Mau bagaimana lagi? itu adalah kesepakatan antara Darma dan Revan. tak ingin dianggap sebagai pria yang mengingkari janjinya, Revan akan menjadikan rahasia Darma sebagai bom waktu. jika Darma lengah, rahasia itu akan meledak dengan sendirinya. dan jika semua itu terjadi, Revan akan kembali mengatur siasat dengan bakat liciknya untuk mengelabui semua orang terutama Sarah. agar wanita tersebut tidak kembali menyimpan kemarahan padanya.


"Sakit," lirih Sarah berkaca-kaca.


Revan langsung meraih tangan sang istri, menatap matanya dengan begitu intens. "Sakit? apanya yang sakit? ayo kita datengin lagi dokter."


Sarah menggelengkan kepalanya, air matanya berhasil lolos saat tangan Sarah perlahan meraih wajah tampan Revan lalu mengelusnya. "Hati aku sakit, saat kamu masih ajah gak bisa jujur dengan masalah yang lagi kamu sembunyiin sekarang.


Sejenak Revan menghela nafas kasar, lalu menggenggam tangan Sarah dan mengecupnya singkat. "Gak ada yang aku sembunyiin, kamu gak usah mikir yang aneh-aneh. yang terpenting sekarang, Papah udah ngijinin kamu ikut pulang sama aku."


Tetap saja ucapan Revan masih saja membuat Sarah dan perasaannya resah. memang ini yang Sarah inginkan, tapi bagaimana mungkin, seseorang yang awalnya sangat menolak keras kebersamaan antara Sarah dan Revan. pada akhirnya ia membiarkan ini semua dengan begitu mudah.


"Kamu gak perlu khawatir," Revan terus meyakinkan Sarah dengan sepenuh hatinya, sejenak pria itu terdiam lalu mengecup bibir sang istri guna melepaskan kecemasan Sarah yang berlebih.


Awalnya Sarah tak membalas ciuman yang Revan berikan, namun tak menampik jika ciuman ini sangatlah Sarah rindukan. Sarah sedikit membuka mulutnya, dengan tangan yang mengalung pada leher sang suami. kecupan dan luma*tan Revan berikan, pria itu tentu tahu, jika hal ini sangat Sarah sukai.

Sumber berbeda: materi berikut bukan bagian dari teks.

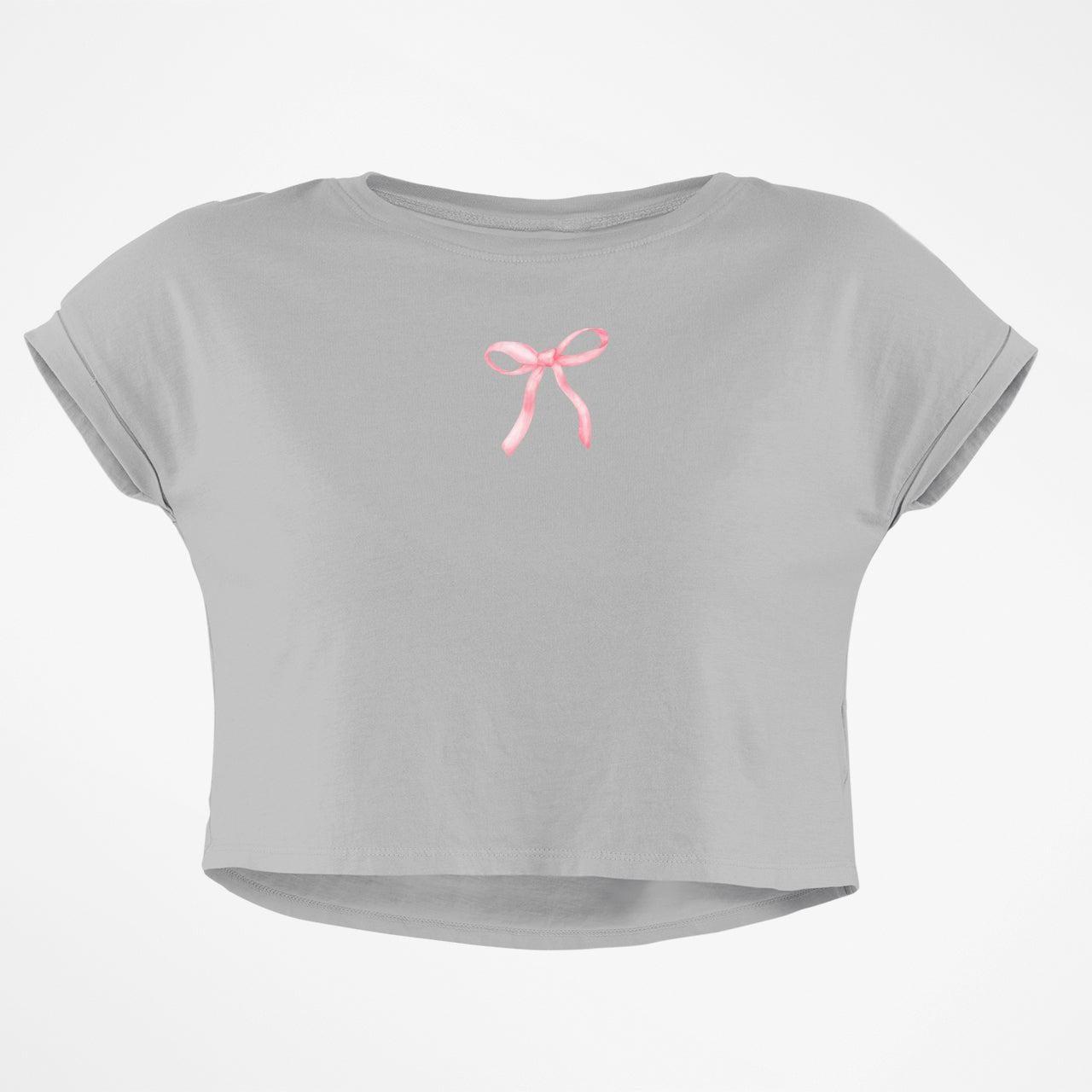 PINK BOW CROP TOP - COMMONGROUND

Perlakuan manis yang Revan berikan sukses membuat wanita itu merasa sangat-sangat dicintai. lidah keduanya saling memanggut saat cairan dari mulut mereka sudah saling menyatu.


"Ahhh..." Sarah melepaskan ciumannya perlahan sambil meringis.


"Kenapa, Sayang?" tanya Revan cemas.


"Sakit..." lirih Sarah mengeluh.


"Hati kamu?"


"Bukan..." Sarah mencengkram ujung dres yang ia kenakan. "Perut aku sakit,"


Kerinduan itu sampai melumpuhkan ingatan Revan, jika Sarah baru saja pulih setelah menjalani operasi. Revan hanya bisa tersenyum, merasa bersalah karena tak sengaja tangan nakalnya menyentuh perut Sarah secara spontan.